Fig. 35.
Watt first proposed to effect this by attaching to the end of the piston-rod a straight rack, faced with teeth, which should work in corresponding teeth raised on the arch head of the beam, as represented in [fig. 35.] If his improved steam engines required no further precision of operation and construction than the atmospheric engines, this might have been sufficient; but in these engines it was indispensably necessary that the piston-rod should be guided with a smooth and even motion through the stuffing-box in the top of the cylinder, otherwise any shake or irregularity would cause it to work loose in the stuffing-box, and either to admit the air, or to let the steam escape. Under these circumstances, the motion of [Pg195] the rack and toothed arch head were inadmissible, since it was impossible by such means to impart to the piston-rod that smooth and equable motion which was requisite. Another contrivance which occurred to Watt was, to attach to the top of the piston-rod a bar, which should extend above the beam, and to use two chains or straps, one extending from the top of the bar to the lower end of the arch head, and the other from the bottom of the bar to the upper end of the arch head. By such means the latter strap would pull the beam down when the piston would descend, and the former would pull the beam up when the piston would ascend. These contrivances, however, were superseded by the celebrated mechanism since called the Parallel Motion, one of the most ingenious mechanical combinations connected with the history of the steam engine.
(119.)
To explain the principle of the mechanism called the parallel motion, let us suppose that O P ([fig. 36.]) is a rod or lever moveable on a centre O, and that the end P of this rod shall move through a circular arch P P′ P″ P‴ a vertical plane, and let its play be limited by two stops S, which shall prevent its ascent above the point P, and its descent below [Pg196] the point P‴. Let the position of the rod and the limitation of its play be such that the straight line A B drawn through P and P‴, the extreme positions of the lever O P, shall be a vertical line.
Fig. 36.
Let o be a point on the other side of the vertical line A B, and let the distance of O to the right of A B be the same as the distance of o to the left of A B. Let o p be a rod equal in length to O P, moving like O P on the centre o, so that its [Pg197] extremity p shall play upwards and downwards through the arch p p′ p″ p‴, its play being limited in like manner by stops s.

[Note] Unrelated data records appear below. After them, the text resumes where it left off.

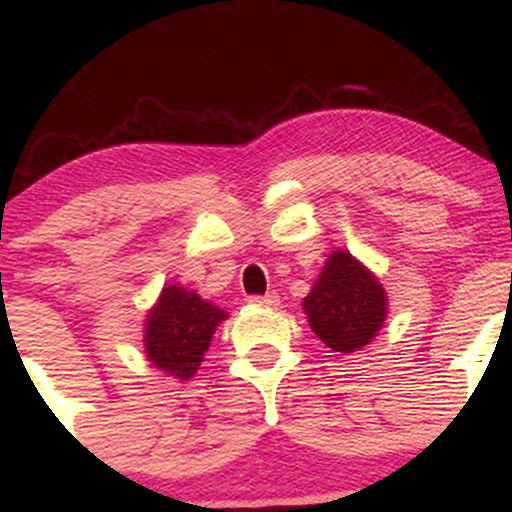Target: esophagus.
<instances>
[{"instance_id": "1", "label": "esophagus", "mask_w": 512, "mask_h": 512, "mask_svg": "<svg viewBox=\"0 0 512 512\" xmlns=\"http://www.w3.org/2000/svg\"><path fill=\"white\" fill-rule=\"evenodd\" d=\"M250 303L267 305V308H274V305H279V296H276V293H264V296H250Z\"/></svg>"}]
</instances>
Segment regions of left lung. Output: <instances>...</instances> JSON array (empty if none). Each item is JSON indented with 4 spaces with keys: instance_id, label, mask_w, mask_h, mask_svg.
<instances>
[{
    "instance_id": "obj_1",
    "label": "left lung",
    "mask_w": 512,
    "mask_h": 512,
    "mask_svg": "<svg viewBox=\"0 0 512 512\" xmlns=\"http://www.w3.org/2000/svg\"><path fill=\"white\" fill-rule=\"evenodd\" d=\"M310 330L332 351L363 349L387 317L383 284L346 250H334L303 298Z\"/></svg>"
}]
</instances>
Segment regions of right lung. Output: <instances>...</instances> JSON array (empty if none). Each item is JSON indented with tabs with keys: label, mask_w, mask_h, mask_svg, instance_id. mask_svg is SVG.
<instances>
[{
	"label": "right lung",
	"mask_w": 512,
	"mask_h": 512,
	"mask_svg": "<svg viewBox=\"0 0 512 512\" xmlns=\"http://www.w3.org/2000/svg\"><path fill=\"white\" fill-rule=\"evenodd\" d=\"M226 317V310L202 301L195 291L175 284L166 286L146 315V358L163 373L190 380L209 349L211 334Z\"/></svg>",
	"instance_id": "obj_1"
}]
</instances>
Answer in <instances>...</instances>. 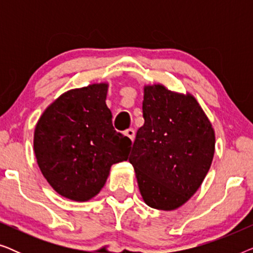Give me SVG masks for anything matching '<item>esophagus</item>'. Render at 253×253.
<instances>
[{"label": "esophagus", "mask_w": 253, "mask_h": 253, "mask_svg": "<svg viewBox=\"0 0 253 253\" xmlns=\"http://www.w3.org/2000/svg\"><path fill=\"white\" fill-rule=\"evenodd\" d=\"M124 133H126V136L129 137L131 140H133V139H134V134H136V133H134V130H133V129H131V127H130V129L126 130V132H124Z\"/></svg>", "instance_id": "obj_1"}]
</instances>
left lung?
I'll list each match as a JSON object with an SVG mask.
<instances>
[{"instance_id": "1", "label": "left lung", "mask_w": 253, "mask_h": 253, "mask_svg": "<svg viewBox=\"0 0 253 253\" xmlns=\"http://www.w3.org/2000/svg\"><path fill=\"white\" fill-rule=\"evenodd\" d=\"M143 116L129 158L140 195L152 209L176 210L209 172L215 133L195 96L161 84L144 87Z\"/></svg>"}]
</instances>
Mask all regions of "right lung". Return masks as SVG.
I'll use <instances>...</instances> for the list:
<instances>
[{"label":"right lung","mask_w":253,"mask_h":253,"mask_svg":"<svg viewBox=\"0 0 253 253\" xmlns=\"http://www.w3.org/2000/svg\"><path fill=\"white\" fill-rule=\"evenodd\" d=\"M107 91V83L70 89L47 107L36 126L38 166L64 198L92 199L105 185L110 167L127 160L131 140L114 130Z\"/></svg>","instance_id":"obj_1"}]
</instances>
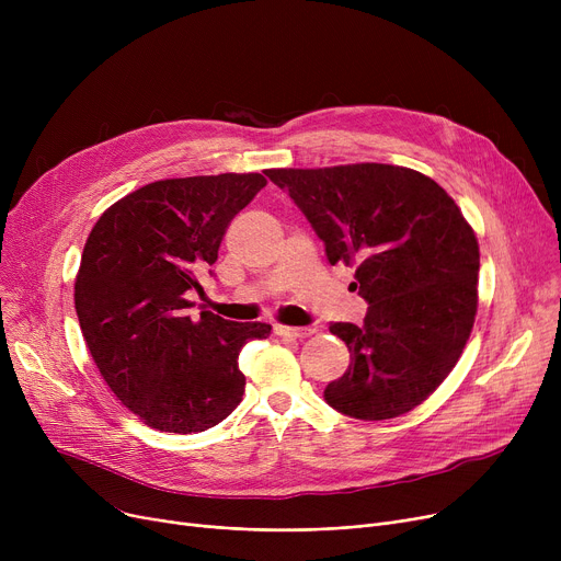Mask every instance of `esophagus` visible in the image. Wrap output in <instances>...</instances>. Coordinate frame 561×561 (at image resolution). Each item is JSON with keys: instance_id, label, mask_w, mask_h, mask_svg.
I'll return each instance as SVG.
<instances>
[{"instance_id": "esophagus-1", "label": "esophagus", "mask_w": 561, "mask_h": 561, "mask_svg": "<svg viewBox=\"0 0 561 561\" xmlns=\"http://www.w3.org/2000/svg\"><path fill=\"white\" fill-rule=\"evenodd\" d=\"M313 332H316L313 328H286V325H275V334L282 336V339H298V341H302V339L311 336Z\"/></svg>"}]
</instances>
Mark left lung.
<instances>
[{
    "mask_svg": "<svg viewBox=\"0 0 561 561\" xmlns=\"http://www.w3.org/2000/svg\"><path fill=\"white\" fill-rule=\"evenodd\" d=\"M307 216L332 265H355L362 325L332 322L350 350L330 407L359 421L407 414L448 377L478 311L480 248L455 199L389 163L265 172Z\"/></svg>",
    "mask_w": 561,
    "mask_h": 561,
    "instance_id": "1",
    "label": "left lung"
}]
</instances>
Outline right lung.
<instances>
[{
  "instance_id": "right-lung-1",
  "label": "right lung",
  "mask_w": 561,
  "mask_h": 561,
  "mask_svg": "<svg viewBox=\"0 0 561 561\" xmlns=\"http://www.w3.org/2000/svg\"><path fill=\"white\" fill-rule=\"evenodd\" d=\"M263 186L259 172L154 182L88 236L75 282L81 334L115 398L154 430L204 432L243 400L239 352L271 325L191 318L186 293H202L227 225Z\"/></svg>"
}]
</instances>
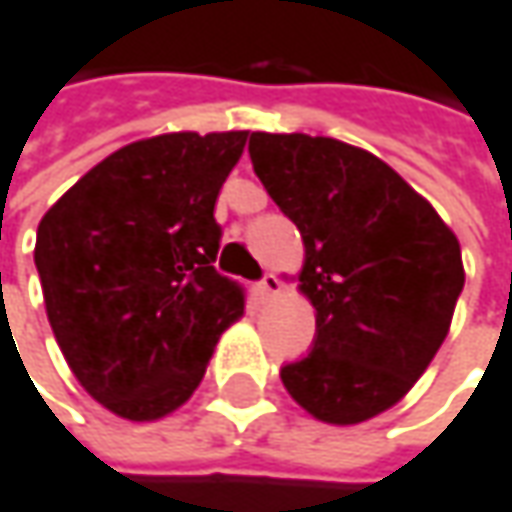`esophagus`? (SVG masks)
<instances>
[{
	"label": "esophagus",
	"mask_w": 512,
	"mask_h": 512,
	"mask_svg": "<svg viewBox=\"0 0 512 512\" xmlns=\"http://www.w3.org/2000/svg\"><path fill=\"white\" fill-rule=\"evenodd\" d=\"M281 289H284V284H281V278H278L275 272H266V275L257 281L260 298H275V295H281Z\"/></svg>",
	"instance_id": "esophagus-1"
}]
</instances>
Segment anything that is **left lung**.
Listing matches in <instances>:
<instances>
[{
    "mask_svg": "<svg viewBox=\"0 0 512 512\" xmlns=\"http://www.w3.org/2000/svg\"><path fill=\"white\" fill-rule=\"evenodd\" d=\"M266 194L304 240L301 292L316 307L307 356L284 388L336 426L406 397L443 345L464 289L461 246L437 211L374 153L304 133H252Z\"/></svg>",
    "mask_w": 512,
    "mask_h": 512,
    "instance_id": "left-lung-1",
    "label": "left lung"
}]
</instances>
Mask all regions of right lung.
Here are the masks:
<instances>
[{"label": "right lung", "instance_id": "1", "mask_svg": "<svg viewBox=\"0 0 512 512\" xmlns=\"http://www.w3.org/2000/svg\"><path fill=\"white\" fill-rule=\"evenodd\" d=\"M249 133H167L106 156L37 228L54 339L112 414L159 420L205 376L246 289L217 272V194Z\"/></svg>", "mask_w": 512, "mask_h": 512}]
</instances>
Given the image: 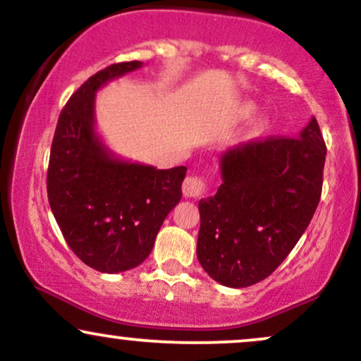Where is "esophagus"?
Returning a JSON list of instances; mask_svg holds the SVG:
<instances>
[{"instance_id":"34e87169","label":"esophagus","mask_w":361,"mask_h":361,"mask_svg":"<svg viewBox=\"0 0 361 361\" xmlns=\"http://www.w3.org/2000/svg\"><path fill=\"white\" fill-rule=\"evenodd\" d=\"M209 190V183L200 176H188L183 181V195L190 198L204 197Z\"/></svg>"}]
</instances>
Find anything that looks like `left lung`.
I'll list each match as a JSON object with an SVG mask.
<instances>
[{
  "label": "left lung",
  "mask_w": 361,
  "mask_h": 361,
  "mask_svg": "<svg viewBox=\"0 0 361 361\" xmlns=\"http://www.w3.org/2000/svg\"><path fill=\"white\" fill-rule=\"evenodd\" d=\"M324 161L326 144L314 117L299 137L256 139L224 152L222 185L198 202L202 268L233 288L270 276L316 212Z\"/></svg>",
  "instance_id": "left-lung-1"
}]
</instances>
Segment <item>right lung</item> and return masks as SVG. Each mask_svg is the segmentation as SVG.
Returning a JSON list of instances; mask_svg holds the SVG:
<instances>
[{"mask_svg":"<svg viewBox=\"0 0 361 361\" xmlns=\"http://www.w3.org/2000/svg\"><path fill=\"white\" fill-rule=\"evenodd\" d=\"M139 68L140 61L118 62L82 82L61 111L49 157V204L61 233L82 263L102 273L127 271L147 258L186 175L185 166L120 159L94 132L97 91Z\"/></svg>","mask_w":361,"mask_h":361,"instance_id":"obj_1","label":"right lung"}]
</instances>
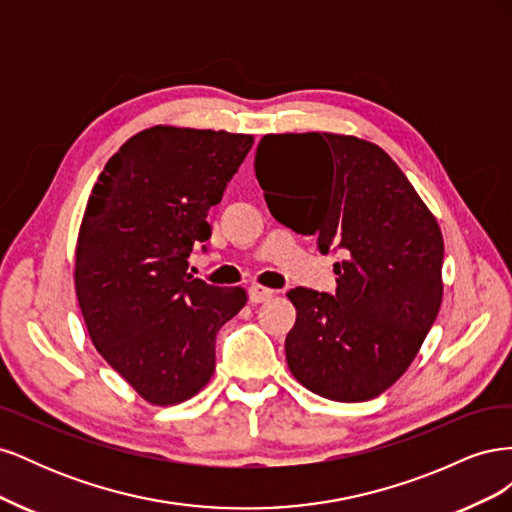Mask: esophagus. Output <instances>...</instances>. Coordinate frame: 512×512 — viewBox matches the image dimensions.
Listing matches in <instances>:
<instances>
[{"label": "esophagus", "mask_w": 512, "mask_h": 512, "mask_svg": "<svg viewBox=\"0 0 512 512\" xmlns=\"http://www.w3.org/2000/svg\"><path fill=\"white\" fill-rule=\"evenodd\" d=\"M273 290H269V288H265V286H252L250 288V301L254 303V305H258V303H267V301H271L273 299Z\"/></svg>", "instance_id": "obj_1"}]
</instances>
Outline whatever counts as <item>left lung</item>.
I'll use <instances>...</instances> for the list:
<instances>
[{
    "label": "left lung",
    "instance_id": "1",
    "mask_svg": "<svg viewBox=\"0 0 512 512\" xmlns=\"http://www.w3.org/2000/svg\"><path fill=\"white\" fill-rule=\"evenodd\" d=\"M256 179L277 222L316 235L335 294L292 288L286 361L305 389L367 401L410 367L438 318L444 241L408 177L378 145L329 132L267 134ZM289 181H285V177Z\"/></svg>",
    "mask_w": 512,
    "mask_h": 512
}]
</instances>
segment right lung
I'll return each mask as SVG.
<instances>
[{
    "label": "right lung",
    "mask_w": 512,
    "mask_h": 512,
    "mask_svg": "<svg viewBox=\"0 0 512 512\" xmlns=\"http://www.w3.org/2000/svg\"><path fill=\"white\" fill-rule=\"evenodd\" d=\"M252 145L250 134L149 128L106 162L87 200L76 297L96 350L153 406L203 389L215 335L247 301L239 286L192 277L188 258L211 237L207 211Z\"/></svg>",
    "instance_id": "1"
}]
</instances>
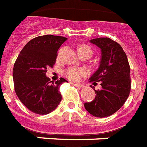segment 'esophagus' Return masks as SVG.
<instances>
[{"mask_svg":"<svg viewBox=\"0 0 147 147\" xmlns=\"http://www.w3.org/2000/svg\"><path fill=\"white\" fill-rule=\"evenodd\" d=\"M71 84L74 86H76V87H79L81 88L82 87V86L81 84H79V83H75V82H71Z\"/></svg>","mask_w":147,"mask_h":147,"instance_id":"1","label":"esophagus"}]
</instances>
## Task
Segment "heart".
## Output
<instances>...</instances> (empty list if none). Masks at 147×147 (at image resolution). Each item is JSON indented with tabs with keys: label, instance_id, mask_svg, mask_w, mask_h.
Returning <instances> with one entry per match:
<instances>
[{
	"label": "heart",
	"instance_id": "heart-1",
	"mask_svg": "<svg viewBox=\"0 0 147 147\" xmlns=\"http://www.w3.org/2000/svg\"><path fill=\"white\" fill-rule=\"evenodd\" d=\"M78 52H90L92 55V49L87 45H81L78 48ZM88 71L83 68H76V67H71L65 69L64 71V76L71 81L79 82L80 79L88 75Z\"/></svg>",
	"mask_w": 147,
	"mask_h": 147
}]
</instances>
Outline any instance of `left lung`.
<instances>
[{
	"label": "left lung",
	"mask_w": 147,
	"mask_h": 147,
	"mask_svg": "<svg viewBox=\"0 0 147 147\" xmlns=\"http://www.w3.org/2000/svg\"><path fill=\"white\" fill-rule=\"evenodd\" d=\"M90 42L101 49L99 68L89 79L93 85L100 82L101 90H95L93 101L85 103L88 112L97 118L115 114L122 107L131 90L130 66L119 43L107 37L96 38Z\"/></svg>",
	"instance_id": "left-lung-1"
}]
</instances>
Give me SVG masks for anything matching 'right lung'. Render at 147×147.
<instances>
[{
	"instance_id": "1",
	"label": "right lung",
	"mask_w": 147,
	"mask_h": 147,
	"mask_svg": "<svg viewBox=\"0 0 147 147\" xmlns=\"http://www.w3.org/2000/svg\"><path fill=\"white\" fill-rule=\"evenodd\" d=\"M67 38L44 35L28 42L17 57L13 68L16 95L32 112L47 115L61 100L59 87L67 82L61 78L55 83L46 76L47 68H53L57 51Z\"/></svg>"
}]
</instances>
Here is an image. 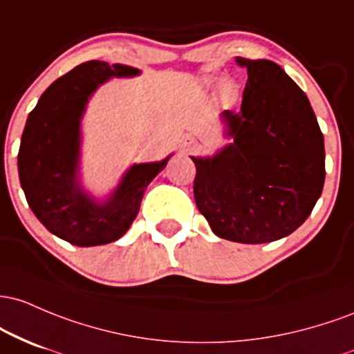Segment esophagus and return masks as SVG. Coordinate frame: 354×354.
Masks as SVG:
<instances>
[{"label": "esophagus", "mask_w": 354, "mask_h": 354, "mask_svg": "<svg viewBox=\"0 0 354 354\" xmlns=\"http://www.w3.org/2000/svg\"><path fill=\"white\" fill-rule=\"evenodd\" d=\"M185 149L187 150H194L197 147V142H196V138H187V140H185Z\"/></svg>", "instance_id": "obj_1"}]
</instances>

Now, let us suppose that the ends P p of these two rods are joined by a link P p, the connection being made by a pivot, so that the angles formed by the link and the rods shall be capable of changing their magnitude. This link will make the motion of one rod depend on that of the other, since it will preserve their extremities P p always at the same distance from each other. If, therefore, we suppose the rod O P to be moved to the position O P‴, its extremity P tracing the arch P P′ P″ P‴, the link connecting the rods will at the same time drive the extremity p of the rod o p through the arch p p′ p″ p‴ so that when the extremity of the one rod arrives at P‴, the extremity of the other rod will arrive at p‴. By this arrangement, in the simultaneous motion of the rods, whether upwards or downwards, through the circular arches to which their play is limited, the extremities of the link joining them will deviate from the vertical line A B in opposite directions. At the limits of their play, the extremities of the link will always be in the line A B; but in all intermediate positions, the lower extremity of the link will be to the right of A B, and its upper extremity to the left of A B. So far as the derangement of the lower extremity of the link is concerned, the matter composing the link would be transferred to the right of A B, and so far as the upper extremity of the link is concerned, the matter composing it would be transferred to the left of A B.